● **YOUR OBJECTIVE**
Copy the material below verbatim, from the line containing "this 702×395 image." through the line containing "rusty metal beam [876, 2, 976, 544]", including both of those lines. Omit the pictures from your copy.

(Stored records)
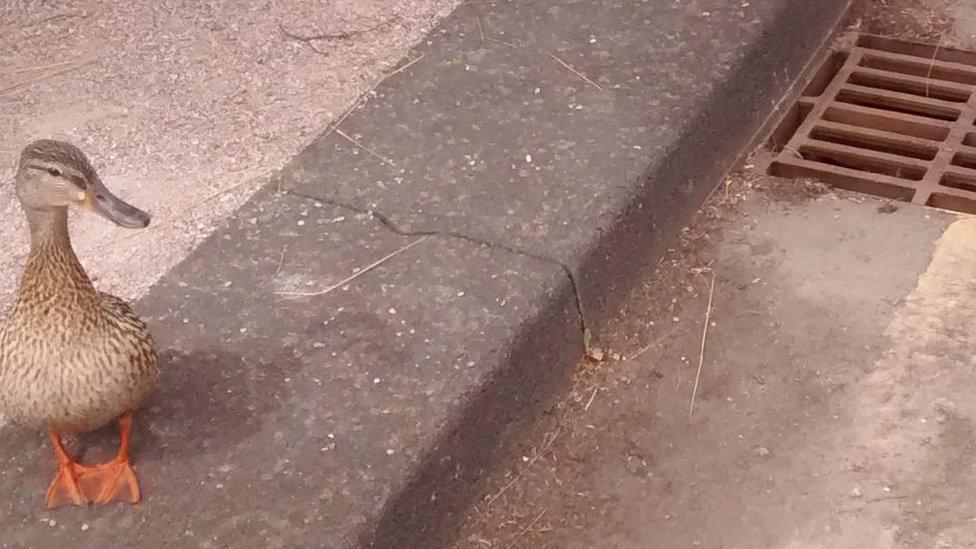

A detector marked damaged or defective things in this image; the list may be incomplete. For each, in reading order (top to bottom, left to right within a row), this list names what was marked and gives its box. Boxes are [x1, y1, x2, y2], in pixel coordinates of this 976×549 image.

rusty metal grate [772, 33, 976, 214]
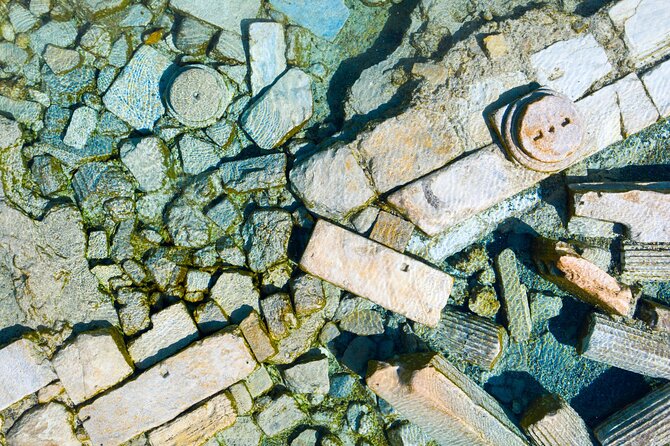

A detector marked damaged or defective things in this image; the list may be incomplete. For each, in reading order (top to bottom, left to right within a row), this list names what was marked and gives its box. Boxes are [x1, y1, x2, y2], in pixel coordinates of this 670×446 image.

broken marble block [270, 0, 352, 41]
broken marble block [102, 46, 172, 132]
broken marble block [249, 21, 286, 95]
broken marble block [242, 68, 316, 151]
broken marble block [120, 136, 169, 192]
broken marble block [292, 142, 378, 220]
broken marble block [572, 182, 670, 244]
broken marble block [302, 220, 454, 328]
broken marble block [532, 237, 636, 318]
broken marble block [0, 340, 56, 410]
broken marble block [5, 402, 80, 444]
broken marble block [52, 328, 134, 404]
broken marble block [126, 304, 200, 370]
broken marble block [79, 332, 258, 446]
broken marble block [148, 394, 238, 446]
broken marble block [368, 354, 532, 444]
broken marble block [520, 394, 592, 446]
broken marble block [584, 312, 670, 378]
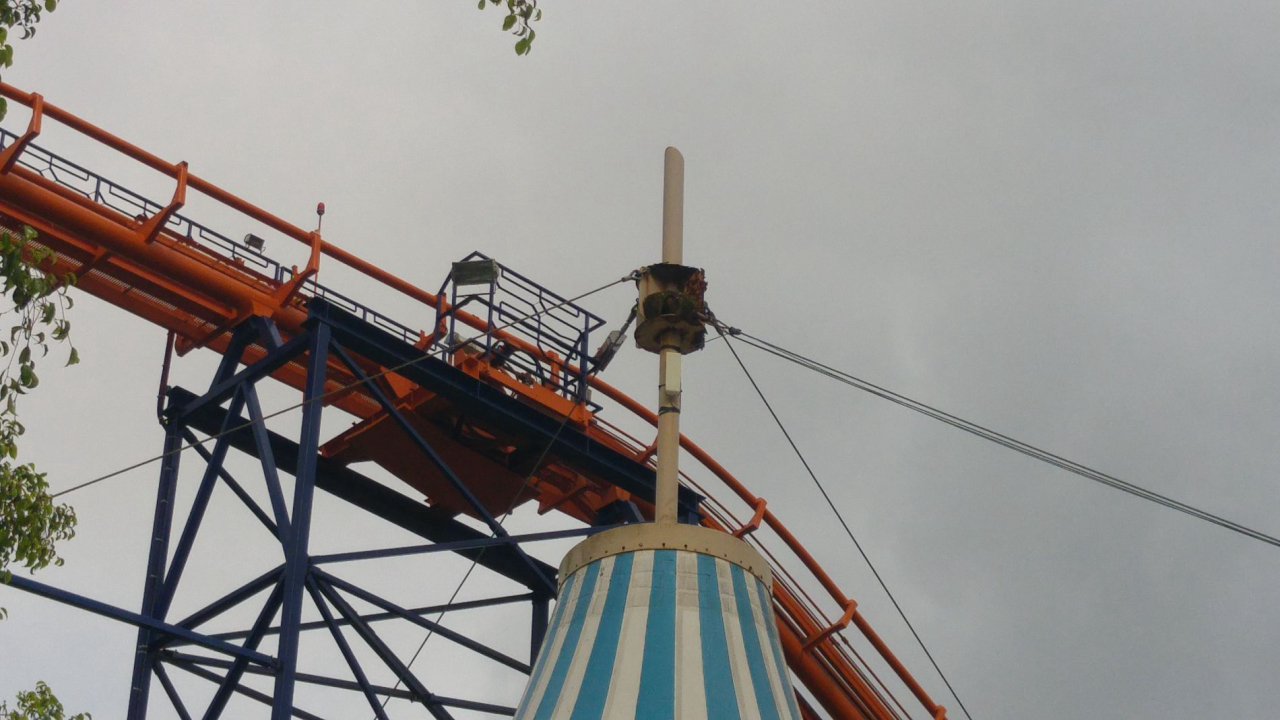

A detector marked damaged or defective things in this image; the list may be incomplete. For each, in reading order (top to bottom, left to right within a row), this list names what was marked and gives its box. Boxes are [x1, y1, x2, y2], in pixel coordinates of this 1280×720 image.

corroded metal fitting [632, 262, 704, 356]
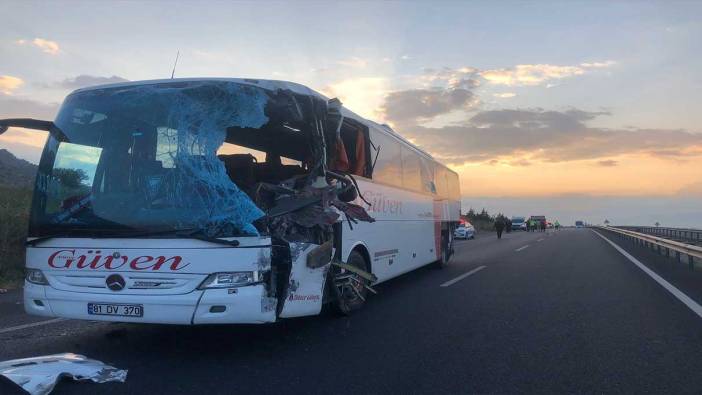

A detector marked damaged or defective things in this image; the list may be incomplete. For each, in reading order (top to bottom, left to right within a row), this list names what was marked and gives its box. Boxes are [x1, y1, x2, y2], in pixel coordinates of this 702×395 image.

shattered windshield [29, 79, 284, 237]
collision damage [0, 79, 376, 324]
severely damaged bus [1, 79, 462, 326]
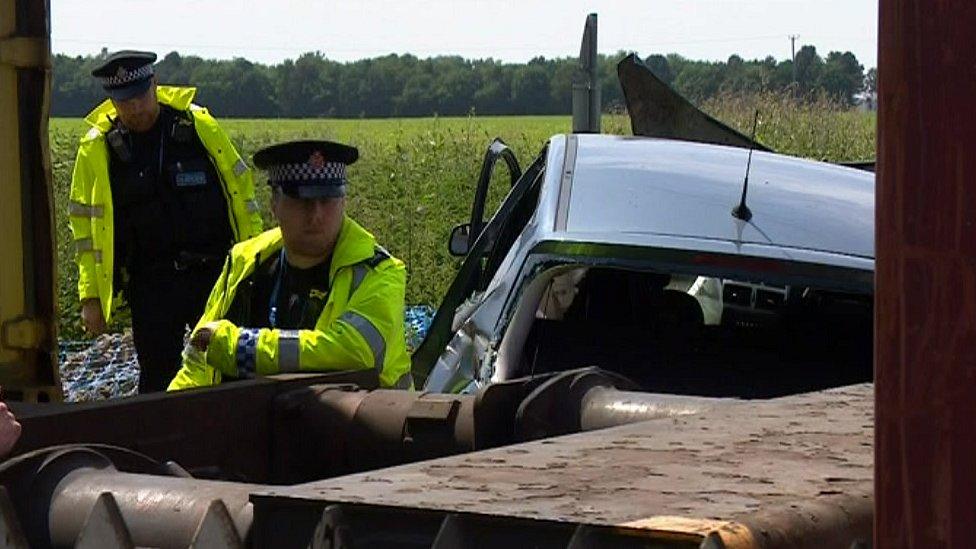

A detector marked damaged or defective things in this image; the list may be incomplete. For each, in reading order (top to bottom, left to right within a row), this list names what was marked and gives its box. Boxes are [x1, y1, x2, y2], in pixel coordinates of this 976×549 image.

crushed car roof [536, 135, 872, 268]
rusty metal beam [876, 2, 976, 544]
--
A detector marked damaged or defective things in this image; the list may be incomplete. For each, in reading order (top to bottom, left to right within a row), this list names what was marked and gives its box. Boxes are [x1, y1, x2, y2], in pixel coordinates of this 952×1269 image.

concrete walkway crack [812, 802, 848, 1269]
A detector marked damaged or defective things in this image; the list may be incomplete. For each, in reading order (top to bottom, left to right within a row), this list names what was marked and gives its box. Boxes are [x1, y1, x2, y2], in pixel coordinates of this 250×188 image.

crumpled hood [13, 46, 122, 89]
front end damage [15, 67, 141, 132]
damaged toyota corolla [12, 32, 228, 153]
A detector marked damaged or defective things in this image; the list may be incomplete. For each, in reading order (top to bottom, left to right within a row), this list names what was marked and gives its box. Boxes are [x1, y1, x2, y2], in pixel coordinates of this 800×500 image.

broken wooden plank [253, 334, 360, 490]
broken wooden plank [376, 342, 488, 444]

● **WRITTEN RESPONSE**
A detector marked damaged or defective things in this image; the list may be incomplete. For each, in reading order (top to bottom, left to right within a row), this list names what was marked and gives its box. Boxes are [x1, y1, x2, y2], in pixel coordinates of this 702×395 image.

shattered windshield [29, 79, 284, 237]
collision damage [0, 79, 376, 324]
severely damaged bus [1, 79, 462, 326]

A detector marked damaged or defective things in this image; the list may be incomplete. For each, in reading order (top to bottom, left to right within a row), this list names what was marked and gives its box. Boxes are [x1, y1, x2, y2], in pixel coordinates of this 976×549 image.

crushed car roof [536, 135, 872, 268]
rusty metal beam [876, 2, 976, 544]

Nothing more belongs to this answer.